Prime Minister of the Republic of Zaire
- In office November 25, 1991 – August 15, 1992
- President: Mobutu Sese Seko
- Preceded by: Bernardin Mungul Diaka
- Succeeded by: Étienne Tshisekedi

First State Commissioner of the Republic of Zaire
- In office August 27, 1980 – April 18, 1981
- President: Mobutu Sese Seko
- Preceded by: Bo-Boliko Lokonga
- Succeeded by: N'Singa Udjuu

Personal details
- Born: August 4, 1938 Musumba, Lualaba Province, Belgian Congo
- Died: July 27, 2003 (aged 64) Kinshasa, Democratic Republic of the Congo
- Party: MPR (until 1990) UFERI (1990–2003)

= Jean Nguza Karl-i-Bond =

Zairian politician (1938–2003)

Jean Nguza Karl-i-Bond (August 4, 1938 – July 27, 2003) was a prominent Zairian politician.

== Biography ==

=== Early years and career in Zaire===
Born in Musumba, Lualaba District, a member of the Lunda tribe and a nephew of the Katangan leader, Moise Tshombe, Nguza was a pock-marked child who rose rapidly through government posts and gained the favour of President Mobutu Sese Seko.

Nguza received a master's degree in international relations from the Catholic University of Leuven, Belgium and returned to Zaire to serve as Foreign Minister from 1972 to 1974, and 1976–1977, as well serving as political director of the MPR, the country's only legal political party. Fluent in six African languages as well as English, French, Dutch, and German, Nguza's stature within Zaire and in the international community was such that he was considered a possible successor to Mobutu as President of Zaire.

Required work:
- a) Rewrite the profile of Jean Nguza Karl-i-Bond between "First State Commissioner" and "Zairian politician (1938–2003)", inclusive, swapping "Personal details" for "Biographical details".
- b) According to the profile of Jean Nguza Karl-i-Bond, why was Nguza considered a possible successor to Mobutu as President of Zaire?
- c) Pick up the profile of Jean Nguza Karl-i-Bond after its last sentence and carry it forward.

Information shown:
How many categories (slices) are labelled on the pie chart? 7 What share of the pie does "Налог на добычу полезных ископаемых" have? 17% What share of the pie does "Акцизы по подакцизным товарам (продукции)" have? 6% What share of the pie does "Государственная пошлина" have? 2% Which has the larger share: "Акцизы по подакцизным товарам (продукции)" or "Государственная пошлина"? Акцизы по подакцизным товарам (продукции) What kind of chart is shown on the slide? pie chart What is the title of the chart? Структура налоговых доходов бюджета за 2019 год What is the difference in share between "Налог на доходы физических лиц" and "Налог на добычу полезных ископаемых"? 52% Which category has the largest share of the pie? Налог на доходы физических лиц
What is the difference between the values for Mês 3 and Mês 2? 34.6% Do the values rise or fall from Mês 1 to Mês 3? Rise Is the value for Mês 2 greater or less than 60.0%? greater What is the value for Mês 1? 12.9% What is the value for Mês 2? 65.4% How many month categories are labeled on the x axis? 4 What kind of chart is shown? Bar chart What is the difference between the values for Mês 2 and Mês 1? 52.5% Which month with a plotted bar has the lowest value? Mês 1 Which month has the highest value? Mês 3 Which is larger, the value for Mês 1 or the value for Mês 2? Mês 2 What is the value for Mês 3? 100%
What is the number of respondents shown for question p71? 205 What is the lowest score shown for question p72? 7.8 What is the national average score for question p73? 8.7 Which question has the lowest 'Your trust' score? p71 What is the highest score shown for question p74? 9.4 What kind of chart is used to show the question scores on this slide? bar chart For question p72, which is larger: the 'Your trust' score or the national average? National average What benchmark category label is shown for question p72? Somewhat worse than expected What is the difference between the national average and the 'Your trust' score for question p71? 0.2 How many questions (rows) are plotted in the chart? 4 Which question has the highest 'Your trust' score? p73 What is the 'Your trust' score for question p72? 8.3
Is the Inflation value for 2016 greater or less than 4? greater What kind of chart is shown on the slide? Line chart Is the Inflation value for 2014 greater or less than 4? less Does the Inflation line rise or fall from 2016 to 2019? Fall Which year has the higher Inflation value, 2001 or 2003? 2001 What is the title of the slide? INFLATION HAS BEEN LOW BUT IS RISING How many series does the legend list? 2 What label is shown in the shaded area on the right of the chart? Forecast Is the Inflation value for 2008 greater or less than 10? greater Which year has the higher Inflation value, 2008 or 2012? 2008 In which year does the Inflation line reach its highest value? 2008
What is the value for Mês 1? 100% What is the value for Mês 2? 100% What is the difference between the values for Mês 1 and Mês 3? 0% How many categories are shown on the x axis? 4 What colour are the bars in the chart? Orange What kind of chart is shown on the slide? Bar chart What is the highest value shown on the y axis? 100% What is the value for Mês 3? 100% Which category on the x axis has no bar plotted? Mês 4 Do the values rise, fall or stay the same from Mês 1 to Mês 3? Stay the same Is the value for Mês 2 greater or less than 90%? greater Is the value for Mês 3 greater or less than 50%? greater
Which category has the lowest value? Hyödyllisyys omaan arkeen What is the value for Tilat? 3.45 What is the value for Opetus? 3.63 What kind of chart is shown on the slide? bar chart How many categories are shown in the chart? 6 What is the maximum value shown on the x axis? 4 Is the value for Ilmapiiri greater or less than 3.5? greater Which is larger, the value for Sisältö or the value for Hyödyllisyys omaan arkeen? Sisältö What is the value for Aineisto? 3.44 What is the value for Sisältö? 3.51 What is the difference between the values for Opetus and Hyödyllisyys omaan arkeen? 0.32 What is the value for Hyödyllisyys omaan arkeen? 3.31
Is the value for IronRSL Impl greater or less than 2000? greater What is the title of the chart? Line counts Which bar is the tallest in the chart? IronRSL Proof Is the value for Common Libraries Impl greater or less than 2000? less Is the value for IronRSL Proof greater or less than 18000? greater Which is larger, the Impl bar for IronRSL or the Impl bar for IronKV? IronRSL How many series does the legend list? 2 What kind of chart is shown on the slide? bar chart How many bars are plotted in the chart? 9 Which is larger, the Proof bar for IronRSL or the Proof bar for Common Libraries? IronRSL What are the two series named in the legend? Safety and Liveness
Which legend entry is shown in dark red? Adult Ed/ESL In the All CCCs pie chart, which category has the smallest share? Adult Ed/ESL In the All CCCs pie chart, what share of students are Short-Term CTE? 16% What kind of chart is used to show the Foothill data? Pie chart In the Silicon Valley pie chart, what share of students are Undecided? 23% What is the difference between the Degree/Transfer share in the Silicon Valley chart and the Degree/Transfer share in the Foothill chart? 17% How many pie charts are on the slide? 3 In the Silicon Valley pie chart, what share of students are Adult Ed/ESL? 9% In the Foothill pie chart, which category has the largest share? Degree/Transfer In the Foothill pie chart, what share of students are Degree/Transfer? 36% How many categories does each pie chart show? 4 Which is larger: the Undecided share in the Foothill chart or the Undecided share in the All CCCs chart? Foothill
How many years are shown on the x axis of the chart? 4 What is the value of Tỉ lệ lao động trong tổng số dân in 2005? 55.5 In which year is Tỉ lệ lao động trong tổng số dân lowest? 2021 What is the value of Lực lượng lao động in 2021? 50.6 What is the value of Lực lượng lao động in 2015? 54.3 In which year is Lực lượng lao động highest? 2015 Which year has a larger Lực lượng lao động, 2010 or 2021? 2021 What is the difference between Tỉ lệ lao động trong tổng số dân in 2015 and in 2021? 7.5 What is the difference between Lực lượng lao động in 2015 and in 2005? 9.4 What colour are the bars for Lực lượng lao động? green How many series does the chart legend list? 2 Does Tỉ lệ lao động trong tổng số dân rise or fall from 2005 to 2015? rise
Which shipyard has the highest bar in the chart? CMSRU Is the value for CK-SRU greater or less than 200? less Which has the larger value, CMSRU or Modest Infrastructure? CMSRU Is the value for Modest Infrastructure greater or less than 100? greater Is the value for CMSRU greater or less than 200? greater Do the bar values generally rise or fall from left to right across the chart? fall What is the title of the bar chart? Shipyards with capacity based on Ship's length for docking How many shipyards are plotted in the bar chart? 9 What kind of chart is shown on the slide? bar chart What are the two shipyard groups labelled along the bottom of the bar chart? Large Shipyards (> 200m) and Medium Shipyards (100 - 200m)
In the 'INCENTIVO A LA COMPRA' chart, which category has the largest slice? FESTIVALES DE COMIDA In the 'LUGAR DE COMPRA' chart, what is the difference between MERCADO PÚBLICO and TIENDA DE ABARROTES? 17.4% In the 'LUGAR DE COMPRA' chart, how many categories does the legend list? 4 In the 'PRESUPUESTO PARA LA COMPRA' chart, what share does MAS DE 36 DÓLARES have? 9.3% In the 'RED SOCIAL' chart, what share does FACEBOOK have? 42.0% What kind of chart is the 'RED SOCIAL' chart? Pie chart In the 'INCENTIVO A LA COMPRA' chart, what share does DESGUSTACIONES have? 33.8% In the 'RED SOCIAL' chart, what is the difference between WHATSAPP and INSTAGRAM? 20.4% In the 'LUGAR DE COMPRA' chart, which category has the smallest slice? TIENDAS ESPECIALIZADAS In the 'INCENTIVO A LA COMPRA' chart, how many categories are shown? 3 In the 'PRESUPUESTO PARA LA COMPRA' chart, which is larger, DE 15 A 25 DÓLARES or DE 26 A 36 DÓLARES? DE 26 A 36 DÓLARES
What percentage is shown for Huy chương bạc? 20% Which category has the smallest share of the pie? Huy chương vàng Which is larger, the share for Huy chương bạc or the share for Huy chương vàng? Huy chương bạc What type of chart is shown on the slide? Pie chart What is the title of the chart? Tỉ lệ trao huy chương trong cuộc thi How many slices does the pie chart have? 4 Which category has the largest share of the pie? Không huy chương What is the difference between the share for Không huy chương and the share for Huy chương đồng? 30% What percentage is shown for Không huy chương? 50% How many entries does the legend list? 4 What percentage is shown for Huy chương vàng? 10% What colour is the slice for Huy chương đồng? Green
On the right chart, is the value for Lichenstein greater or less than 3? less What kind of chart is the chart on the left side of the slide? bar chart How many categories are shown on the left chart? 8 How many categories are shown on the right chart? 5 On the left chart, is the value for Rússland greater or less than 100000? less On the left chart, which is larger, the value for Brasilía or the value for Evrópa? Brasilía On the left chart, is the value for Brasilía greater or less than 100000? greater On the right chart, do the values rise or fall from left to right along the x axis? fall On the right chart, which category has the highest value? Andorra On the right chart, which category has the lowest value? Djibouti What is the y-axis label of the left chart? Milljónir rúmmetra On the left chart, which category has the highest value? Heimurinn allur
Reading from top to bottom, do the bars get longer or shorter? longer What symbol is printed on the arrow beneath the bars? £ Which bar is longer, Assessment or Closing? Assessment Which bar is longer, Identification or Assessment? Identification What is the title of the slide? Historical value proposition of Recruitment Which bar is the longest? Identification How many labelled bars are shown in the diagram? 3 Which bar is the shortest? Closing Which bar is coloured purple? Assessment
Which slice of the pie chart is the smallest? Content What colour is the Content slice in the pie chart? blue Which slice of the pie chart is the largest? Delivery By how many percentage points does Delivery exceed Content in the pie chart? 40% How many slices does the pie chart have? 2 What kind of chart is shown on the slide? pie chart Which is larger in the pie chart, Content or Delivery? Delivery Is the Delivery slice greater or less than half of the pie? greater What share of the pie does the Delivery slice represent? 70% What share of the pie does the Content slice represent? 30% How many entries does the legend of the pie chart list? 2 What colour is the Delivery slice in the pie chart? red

Answers below:
- a)
First State Commissioner of the Republic of Zaire
- In office August 27, 1980 – April 18, 1981
- President: Mobutu Sese Seko
- Preceded by: Bo-Boliko Lokonga
- Succeeded by: N'Singa Udjuu

Biographical details
- Born: August 4, 1938 Musumba, Lualaba Province, Belgian Congo
- Died: July 27, 2003 (aged 64) Kinshasa, Democratic Republic of the Congo
- Party: MPR (until 1990) UFERI (1990–2003)

= Jean Nguza Karl-i-Bond =

Zairian politician (1938–2003)

- b) His stature within Zaire and in the international community was high enough for him to be seen as a possible successor. The profile mentions this alongside his fluency in six African languages as well as English, French, Dutch, and German.

- c)
However, in 1977, he fell out of favor with Mobutu, who accused Nguza of attempting to seduce the first lady while simultaneously plotting high treason, and was imprisoned and sentenced to death. According to Nguza, Mobutu personally threatened to shoot him. Many believe that Nguza's sole crime was having been mentioned in the foreign press (during the Shaba I invasion in 1977) as a possible successor to Mobutu. During his interrogation, Nguza was subjected to torture which included the insertion of a metal tube into his penile shaft, through which jets of air were introduced, causing the blood vessels to rupture, and the application of electrical shocks to his testicles. The torture is said to have left him impotent.

A year later, following international pressure, Nguza received a presidential pardon and was again named Foreign Minister in 1979. He became First State Commissioner of Zaire in 1980.

=== Exile ===
In 1981, while on a private visit to Brussels with his wife, Nguza fled into exile, where he attempted to unite the exiled Zairean opposition and testified against Mobutu in front of U.S. Congress hearings, outlining, in graphic detail, Mobutu's theft of hundreds of millions of dollars from the country's treasury and its subsequent deposit in foreign banks.

Nguza published Mobutu ou l'incarnation du mal zaïrois, which was highly critical of the regime. Even so, Mobutu forgave him, invited him back home, and appointed him as ambassador to Washington in 1986.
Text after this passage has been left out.